- Venue: Olympisch Stadion
- Dates: August 21–22, 1920
- Competitors: 31 from 6 nations

Medalists
- 1st place, gold medalist(s):  / Hal Brown, Arlie Schardt, Ivan Dresser, Lawrence Shields, Michael Devaney United States
- 2nd place, silver medalist(s):  / Joe Blewitt, Albert Hill, William Seagrove, Percy Hodge, Duncan McPhee, James Hatton Great Britain
- 3rd place, bronze medalist(s):  / Eric Backman, Sven Lundgren, Edvin Wide, John Zander, Josef Holsner Sweden

= Athletics at the 1920 Summer Olympics – Men's 3000 metres team race =

Athletics at the Olympics

The men's 3000 metres team event was part of the track and field athletics programme at the 1920 Summer Olympics. It was the second appearance of a 3000-metre team race event after the debut in 1912, but the fifth time that a team contest was arranged at the Olympics. The competition was held on Saturday, August 21, 1920, and on Sunday, August 22, 1920. 31 runners from six nations competed.

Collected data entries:
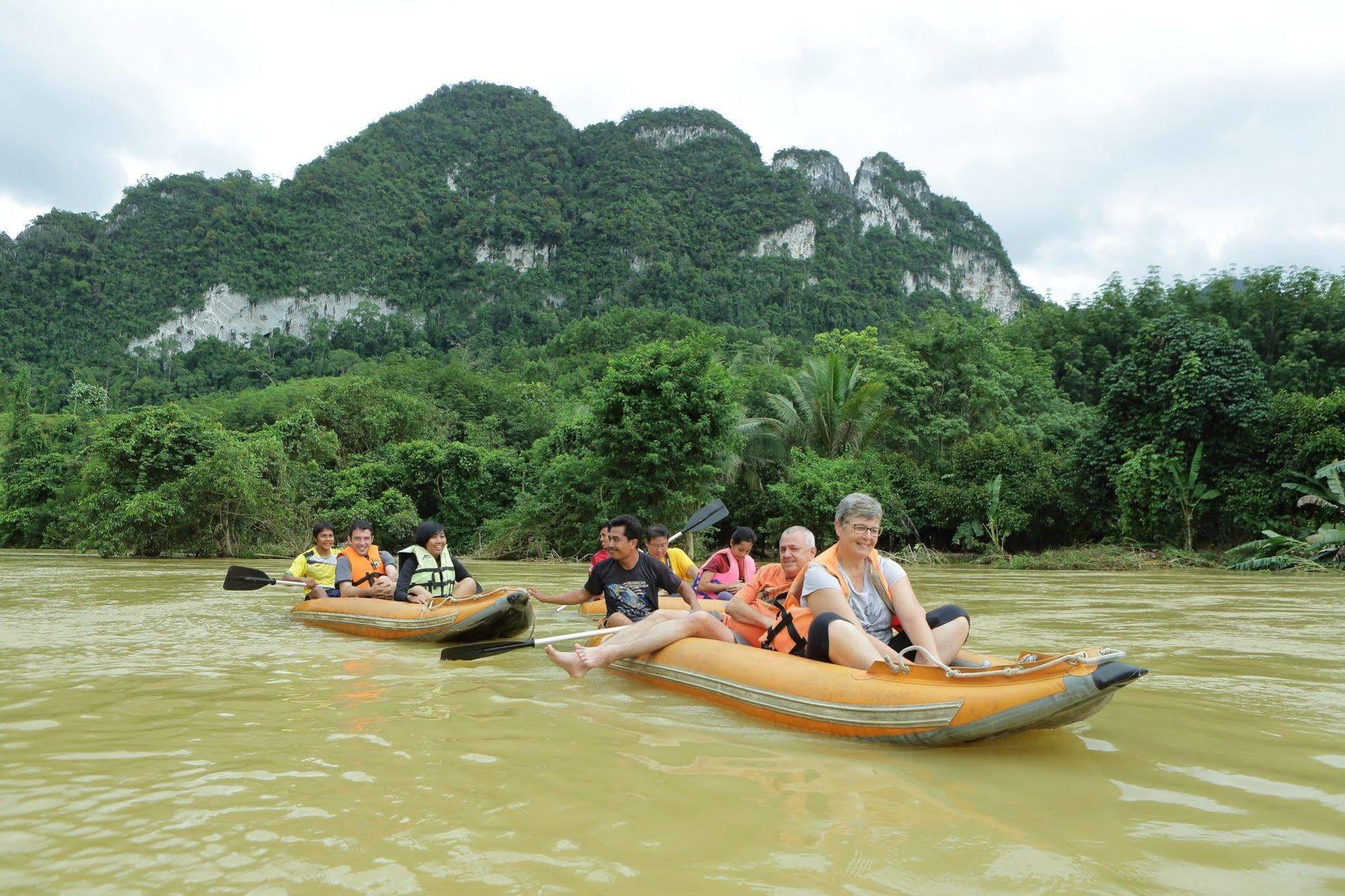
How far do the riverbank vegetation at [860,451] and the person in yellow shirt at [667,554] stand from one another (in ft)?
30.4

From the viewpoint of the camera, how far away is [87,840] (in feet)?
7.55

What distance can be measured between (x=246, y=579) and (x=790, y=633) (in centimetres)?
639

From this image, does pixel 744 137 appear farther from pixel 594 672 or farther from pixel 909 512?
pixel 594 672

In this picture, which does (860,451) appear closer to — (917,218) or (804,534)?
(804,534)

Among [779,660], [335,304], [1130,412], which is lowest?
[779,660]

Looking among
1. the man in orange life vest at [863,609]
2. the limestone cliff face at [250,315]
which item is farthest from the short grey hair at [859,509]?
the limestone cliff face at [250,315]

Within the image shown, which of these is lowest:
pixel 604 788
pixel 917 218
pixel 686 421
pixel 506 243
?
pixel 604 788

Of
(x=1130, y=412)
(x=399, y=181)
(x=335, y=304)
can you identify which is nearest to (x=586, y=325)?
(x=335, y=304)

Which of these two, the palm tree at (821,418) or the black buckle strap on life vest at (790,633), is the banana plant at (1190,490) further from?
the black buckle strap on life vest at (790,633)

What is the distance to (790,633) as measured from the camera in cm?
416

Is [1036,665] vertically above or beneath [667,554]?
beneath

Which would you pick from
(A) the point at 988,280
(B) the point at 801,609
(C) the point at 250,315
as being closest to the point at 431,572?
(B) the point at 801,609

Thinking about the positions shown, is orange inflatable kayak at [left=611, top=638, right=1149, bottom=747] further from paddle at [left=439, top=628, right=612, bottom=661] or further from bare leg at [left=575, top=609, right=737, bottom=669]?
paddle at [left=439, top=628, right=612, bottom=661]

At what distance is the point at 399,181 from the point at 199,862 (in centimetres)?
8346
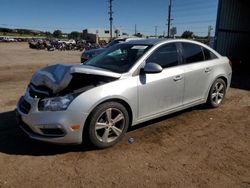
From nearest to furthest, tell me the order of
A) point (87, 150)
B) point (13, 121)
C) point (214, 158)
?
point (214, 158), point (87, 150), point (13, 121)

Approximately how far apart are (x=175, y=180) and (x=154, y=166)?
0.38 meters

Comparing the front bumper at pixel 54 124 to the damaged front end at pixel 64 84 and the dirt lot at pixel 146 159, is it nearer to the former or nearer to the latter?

Problems to work on:
A - Reproduce the article on the 1920 Olympic 3000 metres team race word for word, from "The men's 3000" up to and including "six nations competed.".
B - According to the article on the 1920 Olympic 3000 metres team race, how many runners took part, and from how many nations?

Outputs in order:
A -
The men's 3000 metres team event was part of the track and field athletics programme at the 1920 Summer Olympics. It was the second appearance of a 3000-metre team race event after the debut in 1912, but the fifth time that a team contest was arranged at the Olympics. The competition was held on Saturday, August 21, 1920, and on Sunday, August 22, 1920. 31 runners from six nations competed.

B - 31 runners from six nations.